Catherine Connors, @HerBadMother, Does Good for Africa

my worldmoms making a difference

If you have not yet discovered the herbadmother blog, you are missing out on a treat. This mommy blogger talks about motherhood, religion and spirituality, grief, social causes, her nephew, cupcakes, social media, feminism, and even zombies with a unique humor, eloquence, and wit. Catherine Connor, the bad mother herself, is a mother of two young children, a writer, and a "recovering academic" from Toronto who "traded the lecture hall for the playroom and discovered that university students and preschoolers have much the same attention span." She discovered blogging about four years ago and immediately "fell down the rabbit hole." She is now the epitome of a mom making a difference through social media.

In September, she had the opportunity to visit Lesotho, Africa (Lesotho is pronounced "li-s00-too") with the Born HIV-Free Project, a UN-funded organization devoted to stopping the transmission of AIDS from mothers to their babies. Visiting a foreign country, not even one as poor as Lesotho, can be a hugely eye-opening experience. Catherine, rarely at a loss for words, found her eyes so huge that her brain could barely process what she saw. For a week, she and other bloggers were escorted by the country's Ministry of Health to as many as six clinics, hospitals, and homes a day, witnessing first-hand how truly pervasive the AIDS/HIV epidemic is and learning about the obstacles the Project faces. Eighty-percent of the population is affected by AIDS/HIV. That is huge. What keeps the the percentage from going down, though, are even bigger, deeper problems: cultural myths, biases, and poverty.

For example, Catherine found that many Lesothoans, or Basotho, particularly the men, don't seek medical help because it's offered by Westerners. Traditional healers tell them that the West created AIDS.  When a woman contracts it, she has difficulty getting to the clinics for treatment due to lack of money. If she gets pregnant, she has difficulty keeping her baby from getting sick because she can't afford to feed him or her formula, which is a key means of transmission prevention.

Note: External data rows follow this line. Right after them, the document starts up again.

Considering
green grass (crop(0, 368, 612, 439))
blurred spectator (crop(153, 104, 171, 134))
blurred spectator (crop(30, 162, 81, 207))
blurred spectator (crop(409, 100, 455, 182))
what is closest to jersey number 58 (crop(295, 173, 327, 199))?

How does one post about such things? How does one fight through the overwhelming details, frustrating mindsets, and engrossing grief? Amazingly, Catherine posted every day from Africa, usually after 12 long hours of physically and emotionally exhausting activity, in her hotel, which provided somewhat of a "psychological break." You can find her posts here. "The best thing I can do," she says, "is to support the programs that help these women and children [by getting] their stories the most personal, intimate way, so that my readers can experience [Lesotho] the way...I did. We can get numbed by the onslaught of Sally Struthers' ads for helping starving kids in Africa because it's depersonalized, it's overwhelming. But if you're a reader of my blog, and engaged by my stories, then you're more likely to be engaged and moved by my personal experience of what's happening in countries like Lesotho. And then maybe do something about it, like pressure your political representatives to support the UN's Millennium Development Goals, and think more closely about what life is like in the so-called less-developed world, and how very, very privileged we are."

Most of us reading this post are privileged, particularly when compared with the people of Lesotho. Our children are definitely privileged: they at least have the possibility of having mac and cheese for dinner. Most of us, through our reading, can also learn and expand our world view and that of our children's. And hopefully at least some of us can follow Catherine's example, if not by going to Lesotho, then by reading about it and acting on what we read.